L’affaire remonte au 3 novembre 2024, à Fort-de-France, à la Martinique. Ce soir-là, vers 23 heures, quatre hommes encagoulés et armés font irruption au cœur de Jambette Caraïbes, une cité construite autour d’une cour couverte d’herbe et d’allées en béton, à l’entrée de la zone d’activité de Rivière-Roche. Arrivés sur place sur deux gros scooters, ils connaissent les lieux et se dirigent vers l’appartement de la famille d’un certain Youri Louisy-Louis. Cet homme de 27 ans est connu des services de police pour être à la tête d’un gang martiniquais lié à la mouvance Only the Family, qualifiée par le parquet local de « phénomène criminel polyvalent », impliqué dans des affaires de vols à main armée et d’homicides.

Ce dimanche soir de fin d’automne, les tueurs savent sans doute que Youri Louisy-Louis n’est pas chez lui, mais en prison. Seuls des membres de sa famille sont présents. « Ils y passent tous ! », aurait lancé l’un des agresseurs, en créole, à ses complices. Voient-ils qu’il n’y a alors aucun homme adulte dans l’appartement quand ils ouvrent le feu ? Un adolescent s’écroule, tué sur le coup : Keemayan Louisy-Louis, 15 ans, frère du chef de bande. Une femme de 22 ans meurt alors qu’elle tente de protéger son bébé de 9 mois, touché d’une balle dans la jambe.

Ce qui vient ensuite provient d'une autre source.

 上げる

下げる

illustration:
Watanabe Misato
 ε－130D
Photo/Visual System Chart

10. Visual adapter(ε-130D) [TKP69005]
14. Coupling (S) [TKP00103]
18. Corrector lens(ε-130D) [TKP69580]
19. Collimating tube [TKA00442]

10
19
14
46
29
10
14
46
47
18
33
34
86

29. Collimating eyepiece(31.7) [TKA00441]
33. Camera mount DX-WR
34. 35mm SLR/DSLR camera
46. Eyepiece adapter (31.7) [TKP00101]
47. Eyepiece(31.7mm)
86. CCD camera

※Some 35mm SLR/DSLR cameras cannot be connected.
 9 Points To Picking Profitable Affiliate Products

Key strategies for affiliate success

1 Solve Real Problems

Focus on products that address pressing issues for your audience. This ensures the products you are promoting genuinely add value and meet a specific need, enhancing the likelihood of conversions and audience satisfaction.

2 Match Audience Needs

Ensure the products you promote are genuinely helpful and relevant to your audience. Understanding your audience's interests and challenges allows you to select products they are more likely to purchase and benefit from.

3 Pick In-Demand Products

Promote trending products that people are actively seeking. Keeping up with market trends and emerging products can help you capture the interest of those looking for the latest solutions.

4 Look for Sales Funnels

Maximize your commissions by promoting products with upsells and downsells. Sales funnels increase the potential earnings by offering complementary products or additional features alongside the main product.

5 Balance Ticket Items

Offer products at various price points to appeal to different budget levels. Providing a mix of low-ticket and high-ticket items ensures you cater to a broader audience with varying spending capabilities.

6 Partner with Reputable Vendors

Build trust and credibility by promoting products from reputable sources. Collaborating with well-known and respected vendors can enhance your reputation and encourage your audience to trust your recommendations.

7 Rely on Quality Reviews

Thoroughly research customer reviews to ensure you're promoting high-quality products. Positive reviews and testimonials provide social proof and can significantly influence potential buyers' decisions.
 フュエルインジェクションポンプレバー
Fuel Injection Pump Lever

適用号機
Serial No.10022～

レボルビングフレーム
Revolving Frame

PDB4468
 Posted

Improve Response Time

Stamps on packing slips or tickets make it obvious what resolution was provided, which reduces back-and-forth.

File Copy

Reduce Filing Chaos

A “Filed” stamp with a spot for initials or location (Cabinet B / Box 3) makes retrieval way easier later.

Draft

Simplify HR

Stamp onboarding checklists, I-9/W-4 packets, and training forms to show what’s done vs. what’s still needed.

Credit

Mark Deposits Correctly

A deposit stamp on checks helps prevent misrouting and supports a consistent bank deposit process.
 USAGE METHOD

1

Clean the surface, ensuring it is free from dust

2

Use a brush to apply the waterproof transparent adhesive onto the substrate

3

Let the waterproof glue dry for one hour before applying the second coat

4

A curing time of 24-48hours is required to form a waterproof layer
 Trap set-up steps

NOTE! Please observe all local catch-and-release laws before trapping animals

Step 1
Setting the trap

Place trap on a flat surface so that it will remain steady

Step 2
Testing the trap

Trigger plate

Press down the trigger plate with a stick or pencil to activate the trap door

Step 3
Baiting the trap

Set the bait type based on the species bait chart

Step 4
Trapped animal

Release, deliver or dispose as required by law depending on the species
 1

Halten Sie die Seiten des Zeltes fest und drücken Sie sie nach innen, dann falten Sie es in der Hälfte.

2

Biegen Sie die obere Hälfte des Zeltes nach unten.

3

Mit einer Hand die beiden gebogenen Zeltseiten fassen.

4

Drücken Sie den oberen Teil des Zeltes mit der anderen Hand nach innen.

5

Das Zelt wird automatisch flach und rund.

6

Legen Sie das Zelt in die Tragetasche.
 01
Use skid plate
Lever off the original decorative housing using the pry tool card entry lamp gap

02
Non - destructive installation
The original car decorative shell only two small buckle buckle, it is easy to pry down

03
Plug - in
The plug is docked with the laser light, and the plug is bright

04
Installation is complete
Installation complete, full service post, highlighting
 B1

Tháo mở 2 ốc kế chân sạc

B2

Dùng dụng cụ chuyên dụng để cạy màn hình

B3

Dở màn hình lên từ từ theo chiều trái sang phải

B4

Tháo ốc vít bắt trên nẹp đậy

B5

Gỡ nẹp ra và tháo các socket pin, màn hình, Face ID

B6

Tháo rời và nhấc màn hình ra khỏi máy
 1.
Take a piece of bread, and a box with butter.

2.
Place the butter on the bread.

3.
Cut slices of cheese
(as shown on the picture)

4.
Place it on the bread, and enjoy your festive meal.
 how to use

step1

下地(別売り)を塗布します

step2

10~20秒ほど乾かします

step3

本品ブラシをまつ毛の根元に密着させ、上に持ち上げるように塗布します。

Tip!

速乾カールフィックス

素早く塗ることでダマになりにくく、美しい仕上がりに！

Les services de secours dénombreront quatre blessés, gravement atteints : un enfant de 5 ans et trois adolescents de 13, 15 et 16 ans. En ville, la nouvelle se répand vite, chacun pressent que cette séquence d’extrême violence constitue un tournant. Saisie du dossier, la juridiction interrégionale spécialisée (JIRS) chargée de lutter contre le crime organisé pour la région Antilles-Guyane lui trouve un surnom évocateur : « OK Corral ».

Les autorités n’ont pas réagi publiquement à cette tuerie, mais les spécialistes du narcotrafic estiment qu’elle a mis en lumière une réalité que beaucoup redoutaient : l’avancée des cartels colombien et vénézuélien, ou de leurs affidés, dans les Antilles françaises. C’est désormais une certitude : des liens solides, structurés, existent entre des gangs martiniquais et de puissants groupes criminels étrangers impliqués dans le « business » de la cocaïne. Deux pays des environs où sévissent ces groupes ultraviolents – Sainte-Lucie, au sud de la Martinique, et la Dominique, au nord de la Martinique et au sud de la Guadeloupe – servent ainsi de relais aux cartels pour convoyer la drogue vers l’Europe, par les Antilles. « Des Sud-Américains sont installés durablement à la Martinique et à la Guadeloupe », constate également l’Office anti-stupéfiants, à Nanterre.